**** INFORMATION SHOWN ****

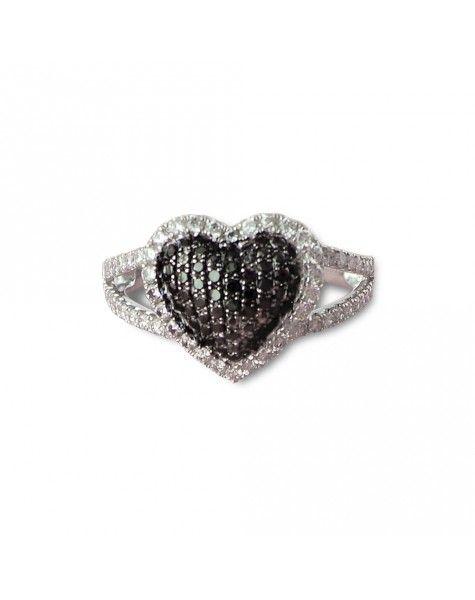 Un anillo que lo dice todo. Esta pieza, que pertenece a la colección In Love de Tomas Colomer, es una joya impresionante, femenina y sofisticada. Hecha de oro blanco, está compuesta por diamantes de talla brillante incoloros y negros.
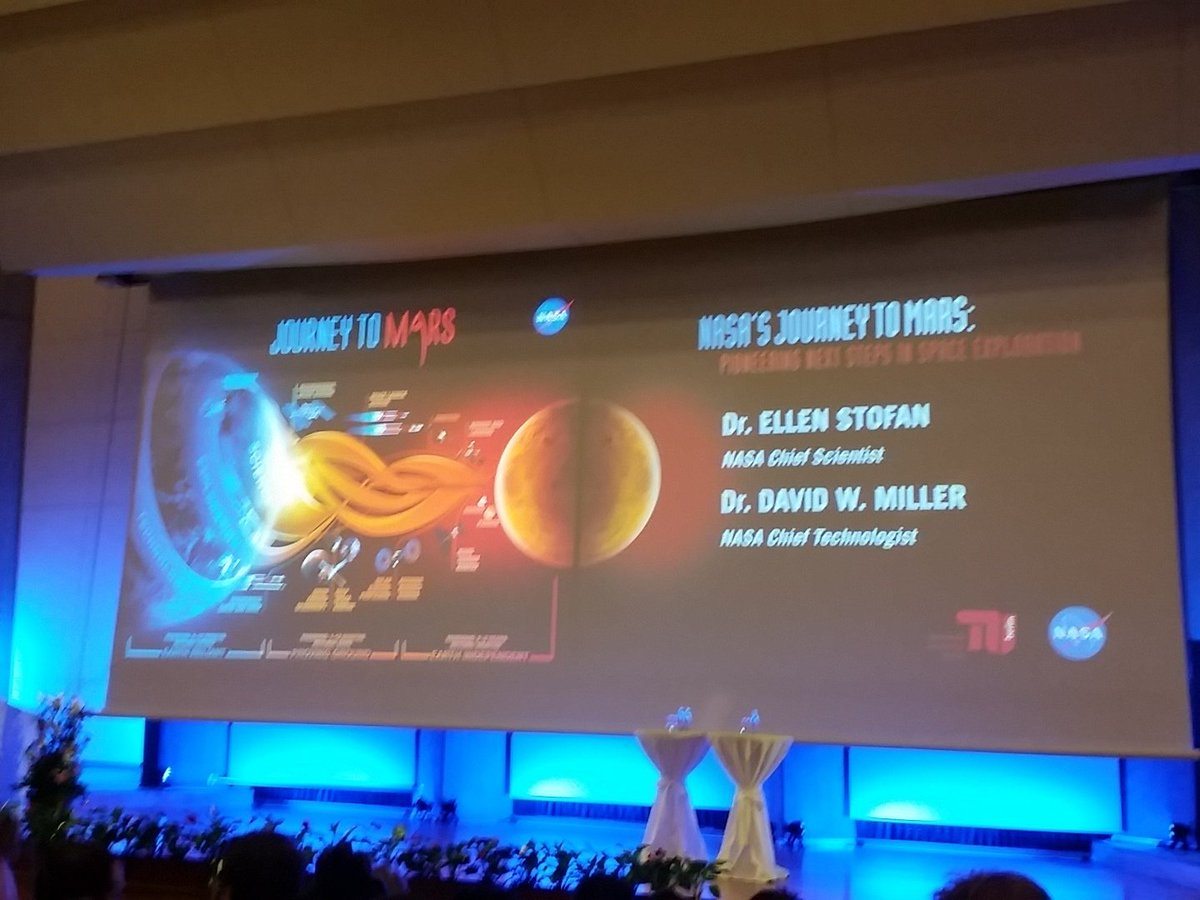 #NASA at #tuberlin today. I'm already pretty excited #space #mars https://t.co/w06KuBTFGp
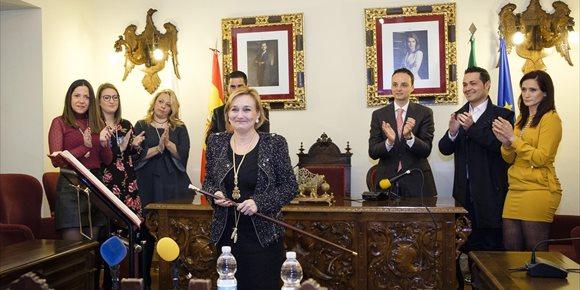 3. María José Ayuso (PSOE), elegida alcaldesa de Aguilar (Córdoba) tras la renuncia de Francisco Juan Martín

****

PROBLEM TO SOLVE —
Print the material exactly as given, but not the pictures.

WRITTEN ANSWER —
 Un anillo que lo dice todo. Esta pieza, que pertenece a la colección In Love de Tomas Colomer, es una joya impresionante, femenina y sofisticada. Hecha de oro blanco, está compuesta por diamantes de talla brillante incoloros y negros.
 #NASA at #tuberlin today. I'm already pretty excited #space #mars https://t.co/w06KuBTFGp
 3. María José Ayuso (PSOE), elegida alcaldesa de Aguilar (Córdoba) tras la renuncia de Francisco Juan Martín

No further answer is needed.